◆ **Instructions**
1. Reproduce the photo-organizing passage word for word, from "1. Find all" up to and including "directory tree basis.".
2. Extend the passage on organizing a photo collection, picking up right after its final sentence.

◆ **Source excerpt**
□ □ □
Yeah, that's just a start but it makes sense considering the magnitude of the problem. Source information, for example, would be which computer or CD the photos came from. For most photos, the EXIF information from the camera will give me the actual date and time the photo was taken. But, if that isn't available (edited photo, for example), I will settle for the Linux filesystem timestamp.

I see getting this stuff organized as a four-step process.

  1. Find all the photos—this is a combination of physical work and then building lists of filenames. A find command can do the dirty work. for example
    find /home/tux/Pix -iname "*.jpg" >file.list
    can do most of the work. Multiple lists can be built on a directory or directory tree basis.
  2. fotosort (the program I am talking about here) and my time can be used to process each list. It will allow me to skip a photo or add some tagging information and save a copy, All the "processed" photos will end up in one big tree with the database pointing to them.
  3. Toss duplicates. This will be the next programming project. With an MD5 digest and the file size (in bytes) in the database, it will be easy to find files that are duplicates.
  4. Create photo galleries.

Whether I elect to do the final step—create the galleries— manually, using one of the many existing programs or write something to do it myself, I am already heading in the right direction. All the information I need is in a database and the photos are all in one place.
□ □ □
◆ **Given entries**

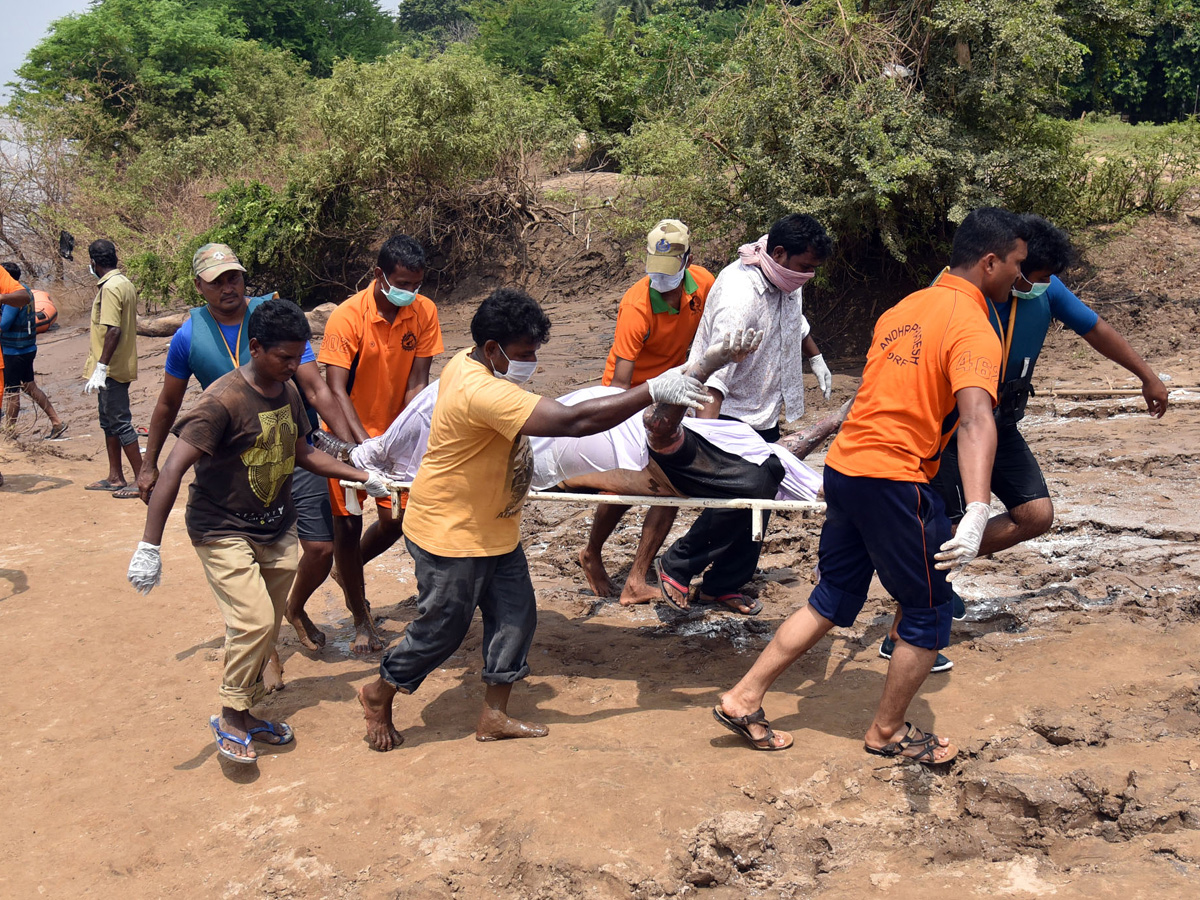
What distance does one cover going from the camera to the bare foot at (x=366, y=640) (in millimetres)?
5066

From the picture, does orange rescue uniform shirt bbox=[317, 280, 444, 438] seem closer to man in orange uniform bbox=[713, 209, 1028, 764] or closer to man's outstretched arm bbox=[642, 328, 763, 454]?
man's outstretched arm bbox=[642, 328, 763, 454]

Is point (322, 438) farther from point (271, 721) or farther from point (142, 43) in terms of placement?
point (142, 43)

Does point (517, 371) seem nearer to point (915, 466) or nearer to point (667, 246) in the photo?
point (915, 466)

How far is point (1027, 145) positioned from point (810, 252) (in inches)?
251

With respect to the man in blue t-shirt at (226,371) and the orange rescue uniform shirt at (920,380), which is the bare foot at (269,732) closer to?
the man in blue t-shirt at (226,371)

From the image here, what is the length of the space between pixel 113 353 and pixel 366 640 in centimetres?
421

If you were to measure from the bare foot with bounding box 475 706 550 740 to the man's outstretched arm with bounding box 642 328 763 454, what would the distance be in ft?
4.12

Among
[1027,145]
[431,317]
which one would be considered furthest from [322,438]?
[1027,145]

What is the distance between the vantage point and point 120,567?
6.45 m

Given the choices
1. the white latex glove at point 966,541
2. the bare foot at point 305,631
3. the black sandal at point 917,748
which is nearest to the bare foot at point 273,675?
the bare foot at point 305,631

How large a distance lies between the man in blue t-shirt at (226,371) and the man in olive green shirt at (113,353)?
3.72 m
□ □ □
◆ **Results**
1.
1. Find all the photos—this is a combination of physical work and then building lists of filenames. A find command can do the dirty work. for example
    find /home/tux/Pix -iname "*.jpg" >file.list
    can do most of the work. Multiple lists can be built on a directory or directory tree basis.

2.
The Code

Let's look at what I have created. It is far from a work of art as it has experienced the typical evolution sequence that most programs go through. But, it works. If I was going to use it regularly, I would invest a bit of time to clean it up and add error handling but it is petty much a one-shot for me.

Class Rec is not much more than a comment that shows what data I will need. When used to create an instance, it is passed the source_info string. It will be common for all the records created in a single run of fotosort.

The main program opens the filename list passed as a command line argument and opens the database (or creates it and the file tree if it doesn't exist). It then loops through those filenames displaying them using GraphicMagick's display function and checks to see if you want to save each one. If you say skip, it moves on to the next file.

If you elect to save the file it gets the file timestamp, bytecount and MD5 digest, prompts for the flags and description, inserts the information into the database and copies the image file over to the new tree. No matter whether you picked save or not, the image display is terminated by calling kill with the pid returned when it was started. All the nitty gritty is handled by functions. Here is a quick look at the important ones.

tree_setup() creates 100 sub-directories named 00 through 99. As I have 10,000 files to play with I certainly don't want to put them all in one directory. They will be stored in the 100 different directories selected by the last two digits of their filename. For example, picture z_000021, z_000121, z_099921, ... will all be stored in sub-directory 21.

store_open() checks to see if the data directory is accessible. If so, it opens the database and returns the sqlite3 connection id. Otherwise, with your permission, it creates a new file tree (using tree_setup() and initializes the database.

store_add() adds a record to the database. It returns the last row id (auto-increment id field) which is also the numeric part of the filename. We use this to copy the file to the data tree.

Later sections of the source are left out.